Green peas are rich source of carotenoids (carotenes), copper, protein, thiamine, vitamin B5 or pantothenic acid, vitamin A and fiber. Thiamine plays an important role in the normal functioning of the nervous system, the regulation of carbohydrates and good digestion. Plant leaves can be used as vegetable.

  • Green peas have the ability to dissolve clumps of red blood cells that are destined to become clots eventually. This clot prevention property is due to the presence of special plant proteins called lectins.
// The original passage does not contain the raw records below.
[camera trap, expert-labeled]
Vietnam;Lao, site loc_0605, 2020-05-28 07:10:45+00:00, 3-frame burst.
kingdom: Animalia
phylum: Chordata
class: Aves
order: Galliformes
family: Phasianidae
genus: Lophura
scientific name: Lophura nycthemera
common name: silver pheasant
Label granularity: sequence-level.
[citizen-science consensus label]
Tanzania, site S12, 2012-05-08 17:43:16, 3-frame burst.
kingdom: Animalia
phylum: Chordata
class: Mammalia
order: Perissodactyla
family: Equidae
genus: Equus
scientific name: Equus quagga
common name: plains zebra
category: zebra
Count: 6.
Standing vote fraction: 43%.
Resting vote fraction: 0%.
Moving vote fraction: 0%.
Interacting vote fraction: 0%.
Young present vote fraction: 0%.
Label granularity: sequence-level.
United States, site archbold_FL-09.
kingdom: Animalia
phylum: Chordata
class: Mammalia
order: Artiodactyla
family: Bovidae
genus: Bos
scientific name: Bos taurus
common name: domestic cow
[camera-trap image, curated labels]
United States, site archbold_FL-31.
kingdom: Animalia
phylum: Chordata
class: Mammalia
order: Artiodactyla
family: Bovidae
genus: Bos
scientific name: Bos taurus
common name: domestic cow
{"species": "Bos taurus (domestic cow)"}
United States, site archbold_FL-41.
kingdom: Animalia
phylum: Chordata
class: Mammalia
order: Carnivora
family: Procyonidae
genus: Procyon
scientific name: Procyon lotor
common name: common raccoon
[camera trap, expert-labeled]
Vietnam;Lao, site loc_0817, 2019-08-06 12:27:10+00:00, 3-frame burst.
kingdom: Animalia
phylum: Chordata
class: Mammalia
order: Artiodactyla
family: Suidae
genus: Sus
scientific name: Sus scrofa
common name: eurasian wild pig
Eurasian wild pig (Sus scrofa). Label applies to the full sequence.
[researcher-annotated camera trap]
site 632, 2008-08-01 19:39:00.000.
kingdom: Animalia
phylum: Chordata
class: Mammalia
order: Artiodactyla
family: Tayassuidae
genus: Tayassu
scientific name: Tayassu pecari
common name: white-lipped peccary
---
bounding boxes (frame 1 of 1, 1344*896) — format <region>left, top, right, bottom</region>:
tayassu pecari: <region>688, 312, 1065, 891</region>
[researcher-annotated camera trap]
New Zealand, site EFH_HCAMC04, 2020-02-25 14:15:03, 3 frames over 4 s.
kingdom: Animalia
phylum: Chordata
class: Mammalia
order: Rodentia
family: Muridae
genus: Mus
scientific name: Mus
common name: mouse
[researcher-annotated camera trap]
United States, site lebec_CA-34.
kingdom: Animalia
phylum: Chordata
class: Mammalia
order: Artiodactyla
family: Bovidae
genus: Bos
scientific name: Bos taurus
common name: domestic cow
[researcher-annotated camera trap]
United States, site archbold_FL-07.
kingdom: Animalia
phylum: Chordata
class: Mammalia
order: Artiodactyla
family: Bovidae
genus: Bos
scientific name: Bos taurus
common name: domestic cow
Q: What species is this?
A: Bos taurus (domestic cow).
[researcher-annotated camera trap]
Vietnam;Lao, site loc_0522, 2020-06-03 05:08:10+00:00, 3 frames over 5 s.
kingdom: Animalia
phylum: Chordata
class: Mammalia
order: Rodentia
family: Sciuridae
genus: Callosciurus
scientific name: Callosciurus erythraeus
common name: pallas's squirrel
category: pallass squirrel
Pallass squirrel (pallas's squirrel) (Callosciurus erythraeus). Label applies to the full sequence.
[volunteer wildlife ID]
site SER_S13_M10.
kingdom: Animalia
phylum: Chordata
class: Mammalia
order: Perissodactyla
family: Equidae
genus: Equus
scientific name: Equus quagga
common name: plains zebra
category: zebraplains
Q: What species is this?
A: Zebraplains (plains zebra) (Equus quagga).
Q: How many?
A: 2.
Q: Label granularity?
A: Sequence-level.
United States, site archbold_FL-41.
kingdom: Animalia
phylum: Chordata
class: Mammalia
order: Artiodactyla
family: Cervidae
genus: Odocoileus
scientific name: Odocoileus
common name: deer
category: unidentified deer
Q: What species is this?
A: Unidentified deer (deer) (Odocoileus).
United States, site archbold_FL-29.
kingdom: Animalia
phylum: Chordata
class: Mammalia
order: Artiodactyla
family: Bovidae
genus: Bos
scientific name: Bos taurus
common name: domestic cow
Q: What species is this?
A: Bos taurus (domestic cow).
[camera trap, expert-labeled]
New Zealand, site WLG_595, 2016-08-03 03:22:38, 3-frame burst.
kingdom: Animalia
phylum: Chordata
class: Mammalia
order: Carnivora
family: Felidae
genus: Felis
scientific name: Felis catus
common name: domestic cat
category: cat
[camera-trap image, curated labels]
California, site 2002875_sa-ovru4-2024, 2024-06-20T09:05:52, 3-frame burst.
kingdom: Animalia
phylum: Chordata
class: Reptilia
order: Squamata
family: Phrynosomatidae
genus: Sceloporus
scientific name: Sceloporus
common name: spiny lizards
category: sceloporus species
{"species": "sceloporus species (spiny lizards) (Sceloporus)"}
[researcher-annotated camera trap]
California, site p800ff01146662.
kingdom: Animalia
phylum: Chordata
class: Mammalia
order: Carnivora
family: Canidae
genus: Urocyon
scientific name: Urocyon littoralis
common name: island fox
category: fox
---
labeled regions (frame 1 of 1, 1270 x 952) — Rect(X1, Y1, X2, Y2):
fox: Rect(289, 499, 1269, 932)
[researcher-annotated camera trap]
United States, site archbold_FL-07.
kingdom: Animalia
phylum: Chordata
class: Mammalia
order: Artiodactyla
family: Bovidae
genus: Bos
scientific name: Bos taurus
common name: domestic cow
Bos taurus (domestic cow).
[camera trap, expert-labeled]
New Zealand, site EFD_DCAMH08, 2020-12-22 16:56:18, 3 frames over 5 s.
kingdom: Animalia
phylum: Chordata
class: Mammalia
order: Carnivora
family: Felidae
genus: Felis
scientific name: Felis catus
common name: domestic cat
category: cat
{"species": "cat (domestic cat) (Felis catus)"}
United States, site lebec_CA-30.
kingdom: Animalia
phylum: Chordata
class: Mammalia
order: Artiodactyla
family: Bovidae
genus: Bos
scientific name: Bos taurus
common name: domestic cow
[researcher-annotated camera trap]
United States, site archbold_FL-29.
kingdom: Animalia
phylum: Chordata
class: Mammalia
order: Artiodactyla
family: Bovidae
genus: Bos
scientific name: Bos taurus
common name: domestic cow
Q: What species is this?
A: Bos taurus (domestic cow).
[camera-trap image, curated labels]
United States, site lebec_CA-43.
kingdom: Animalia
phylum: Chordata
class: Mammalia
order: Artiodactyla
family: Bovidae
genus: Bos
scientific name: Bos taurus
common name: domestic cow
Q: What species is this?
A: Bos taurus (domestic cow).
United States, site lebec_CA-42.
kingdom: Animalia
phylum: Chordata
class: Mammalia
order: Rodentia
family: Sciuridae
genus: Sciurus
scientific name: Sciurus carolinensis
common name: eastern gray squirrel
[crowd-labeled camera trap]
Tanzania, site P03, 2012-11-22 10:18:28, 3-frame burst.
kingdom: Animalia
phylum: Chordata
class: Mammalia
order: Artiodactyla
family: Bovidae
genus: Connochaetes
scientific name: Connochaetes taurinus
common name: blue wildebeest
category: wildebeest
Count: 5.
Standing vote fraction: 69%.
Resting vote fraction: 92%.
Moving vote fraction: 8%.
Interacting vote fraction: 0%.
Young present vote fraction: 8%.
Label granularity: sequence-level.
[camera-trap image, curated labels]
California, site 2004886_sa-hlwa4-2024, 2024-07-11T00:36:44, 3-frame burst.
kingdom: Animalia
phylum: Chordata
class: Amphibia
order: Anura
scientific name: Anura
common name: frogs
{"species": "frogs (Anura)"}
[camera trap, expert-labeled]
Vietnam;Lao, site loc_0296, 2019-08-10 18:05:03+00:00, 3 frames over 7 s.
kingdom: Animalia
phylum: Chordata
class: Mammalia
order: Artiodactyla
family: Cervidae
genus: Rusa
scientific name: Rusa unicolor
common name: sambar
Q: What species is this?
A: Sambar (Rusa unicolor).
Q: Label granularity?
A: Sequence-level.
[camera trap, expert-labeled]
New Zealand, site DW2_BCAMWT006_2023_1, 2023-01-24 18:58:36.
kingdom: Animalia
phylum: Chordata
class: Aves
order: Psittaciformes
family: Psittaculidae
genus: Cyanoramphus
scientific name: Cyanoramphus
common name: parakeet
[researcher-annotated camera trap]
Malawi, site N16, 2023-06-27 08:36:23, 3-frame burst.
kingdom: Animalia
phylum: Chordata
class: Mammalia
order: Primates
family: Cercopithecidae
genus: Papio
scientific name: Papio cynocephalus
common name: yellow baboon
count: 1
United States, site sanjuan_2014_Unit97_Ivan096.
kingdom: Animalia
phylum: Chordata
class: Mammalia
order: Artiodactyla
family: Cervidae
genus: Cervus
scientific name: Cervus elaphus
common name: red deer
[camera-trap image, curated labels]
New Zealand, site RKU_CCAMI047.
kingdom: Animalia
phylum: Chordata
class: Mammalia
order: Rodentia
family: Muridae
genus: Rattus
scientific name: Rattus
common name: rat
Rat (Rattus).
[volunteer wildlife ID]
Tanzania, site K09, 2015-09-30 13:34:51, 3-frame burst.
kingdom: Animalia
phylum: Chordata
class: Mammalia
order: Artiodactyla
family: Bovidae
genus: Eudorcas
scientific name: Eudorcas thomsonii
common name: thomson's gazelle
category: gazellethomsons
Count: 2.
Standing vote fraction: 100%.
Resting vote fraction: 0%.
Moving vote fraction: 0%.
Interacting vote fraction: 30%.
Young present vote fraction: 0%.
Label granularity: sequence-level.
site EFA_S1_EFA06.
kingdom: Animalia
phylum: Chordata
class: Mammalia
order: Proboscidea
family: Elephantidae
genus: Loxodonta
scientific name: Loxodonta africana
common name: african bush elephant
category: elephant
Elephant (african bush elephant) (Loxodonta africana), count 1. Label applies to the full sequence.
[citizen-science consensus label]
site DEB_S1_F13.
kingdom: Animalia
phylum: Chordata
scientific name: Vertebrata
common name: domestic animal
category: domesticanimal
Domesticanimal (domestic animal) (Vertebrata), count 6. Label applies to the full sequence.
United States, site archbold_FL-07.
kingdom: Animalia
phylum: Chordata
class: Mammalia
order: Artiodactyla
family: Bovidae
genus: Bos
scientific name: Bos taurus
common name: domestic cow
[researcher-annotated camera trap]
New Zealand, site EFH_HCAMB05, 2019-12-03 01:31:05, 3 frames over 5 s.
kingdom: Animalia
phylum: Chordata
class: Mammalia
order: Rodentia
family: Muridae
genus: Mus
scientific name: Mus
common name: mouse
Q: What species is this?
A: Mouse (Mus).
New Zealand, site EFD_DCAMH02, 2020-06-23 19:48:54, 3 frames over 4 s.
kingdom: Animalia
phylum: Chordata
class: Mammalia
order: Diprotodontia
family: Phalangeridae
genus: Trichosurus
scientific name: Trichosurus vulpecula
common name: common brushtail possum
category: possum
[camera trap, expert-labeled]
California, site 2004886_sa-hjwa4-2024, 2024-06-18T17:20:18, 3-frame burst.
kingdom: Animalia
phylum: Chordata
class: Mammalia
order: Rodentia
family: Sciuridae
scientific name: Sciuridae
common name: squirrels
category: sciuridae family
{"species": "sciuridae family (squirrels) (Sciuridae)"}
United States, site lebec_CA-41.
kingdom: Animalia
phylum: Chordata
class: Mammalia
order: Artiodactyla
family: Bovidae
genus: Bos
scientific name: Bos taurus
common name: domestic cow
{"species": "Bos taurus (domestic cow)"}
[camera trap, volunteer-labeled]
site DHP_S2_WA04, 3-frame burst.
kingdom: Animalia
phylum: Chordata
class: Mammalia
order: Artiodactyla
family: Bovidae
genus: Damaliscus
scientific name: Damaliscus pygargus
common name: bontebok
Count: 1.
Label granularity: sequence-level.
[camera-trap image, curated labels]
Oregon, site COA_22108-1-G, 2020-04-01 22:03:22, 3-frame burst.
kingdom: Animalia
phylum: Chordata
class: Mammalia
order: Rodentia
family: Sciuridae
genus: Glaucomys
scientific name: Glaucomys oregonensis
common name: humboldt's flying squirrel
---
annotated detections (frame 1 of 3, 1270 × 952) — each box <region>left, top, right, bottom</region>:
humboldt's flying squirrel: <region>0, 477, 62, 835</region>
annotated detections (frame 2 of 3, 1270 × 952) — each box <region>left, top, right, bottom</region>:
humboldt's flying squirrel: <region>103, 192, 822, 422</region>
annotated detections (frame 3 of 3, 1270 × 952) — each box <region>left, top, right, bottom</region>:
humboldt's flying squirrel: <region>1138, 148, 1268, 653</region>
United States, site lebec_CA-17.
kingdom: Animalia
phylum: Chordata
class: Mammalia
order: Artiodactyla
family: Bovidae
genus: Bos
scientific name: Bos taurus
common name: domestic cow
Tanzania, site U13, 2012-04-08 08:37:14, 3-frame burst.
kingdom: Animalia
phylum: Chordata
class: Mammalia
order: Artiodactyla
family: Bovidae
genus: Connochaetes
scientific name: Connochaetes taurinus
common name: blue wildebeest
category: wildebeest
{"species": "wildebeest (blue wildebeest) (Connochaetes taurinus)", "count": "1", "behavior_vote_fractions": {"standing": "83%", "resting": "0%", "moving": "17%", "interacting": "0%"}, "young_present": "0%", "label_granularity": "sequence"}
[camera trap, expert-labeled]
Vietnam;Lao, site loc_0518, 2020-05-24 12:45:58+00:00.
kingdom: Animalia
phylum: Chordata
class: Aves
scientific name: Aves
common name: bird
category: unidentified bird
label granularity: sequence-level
Try to include into the diet more often, especially in the diets of those more susceptible to clots due to poor circulation, thick blood and coronary heart disease.
  • In some parts of Europe, children afflicted with measles, mumps or chickenpox are sponged with the water in which peas have been boiled. This seems to keep them away from itching so much and from forming permanent pit marks in the skin.
  • A poultice made from dried peas, boiled until they are soft, is a wonderful remedy for boils and abscesses.
  • Green peas soup is an effective remedy for constipation. Fry frozen or fresh green peas with little butter. Add 1/2 potato and kelp for taste. This is great for bowel movement.
  • Keep a pack of frozen peas in the fridge. It is a good alternative for the ice pack. A frozen peas bag works similar to frozen gel pack. An ice pack in the form of a package of frozen peas provides an ideal emergency treatment to relieve the pain of a new bruise and burns.